**ESTRATTO**
==============================

Costume e SocietàLetteratura

“Nomina sunt consequentia rerum”

Le riflessioni del centro studi

Di Sandro Furfaro – Avvocato del Foro di Locri

Ammoniva la sapienza romana, ripresa da Dante nella Vita Nova, che “nomina sunt consequentia rerum” e l’affermazione va ovviamente intesa nel senso che è dalla essenza di ciascuna cosa che deriva il suo nome. Un dato di comune esperienza insegna, infatti, che i nomi rappresentano il precipitato di processi storici e di evoluzioni di costume che si esprimono come simboli, che rivelano l’essenza, le particolarità, tutte o soltanto alcune qualità che caratterizzano una certa cosa (o una persona) in luogo di un’altra.

==============================

**MATERIALE FORNITO**
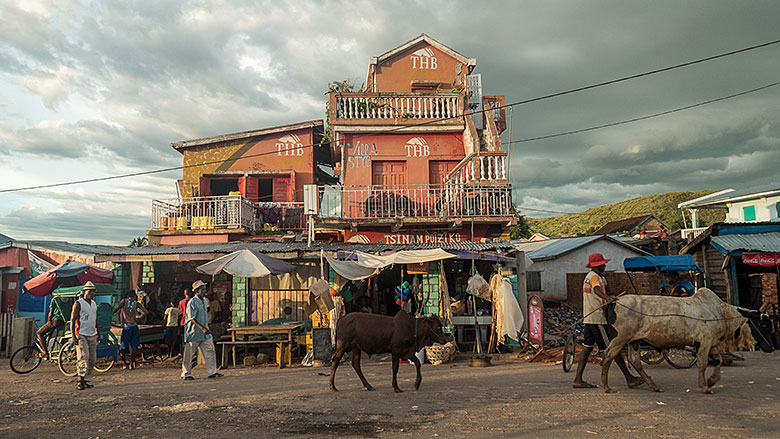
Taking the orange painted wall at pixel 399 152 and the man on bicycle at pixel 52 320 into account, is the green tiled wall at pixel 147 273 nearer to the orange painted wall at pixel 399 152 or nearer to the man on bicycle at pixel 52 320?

==============================

**CONSEGNA**
Ricopia dall'estratto sul legame tra nomi e cose il passo che va da "Di Sandro Furfaro" fino a "luogo di un’altra.", quest'ultimo compreso. Basati unicamente sull'estratto, senza ricorrere ad altro.

**SOLUZIONE**
Di Sandro Furfaro – Avvocato del Foro di Locri

Ammoniva la sapienza romana, ripresa da Dante nella Vita Nova, che “nomina sunt consequentia rerum” e l’affermazione va ovviamente intesa nel senso che è dalla essenza di ciascuna cosa che deriva il suo nome. Un dato di comune esperienza insegna, infatti, che i nomi rappresentano il precipitato di processi storici e di evoluzioni di costume che si esprimono come simboli, che rivelano l’essenza, le particolarità, tutte o soltanto alcune qualità che caratterizzano una certa cosa (o una persona) in luogo di un’altra.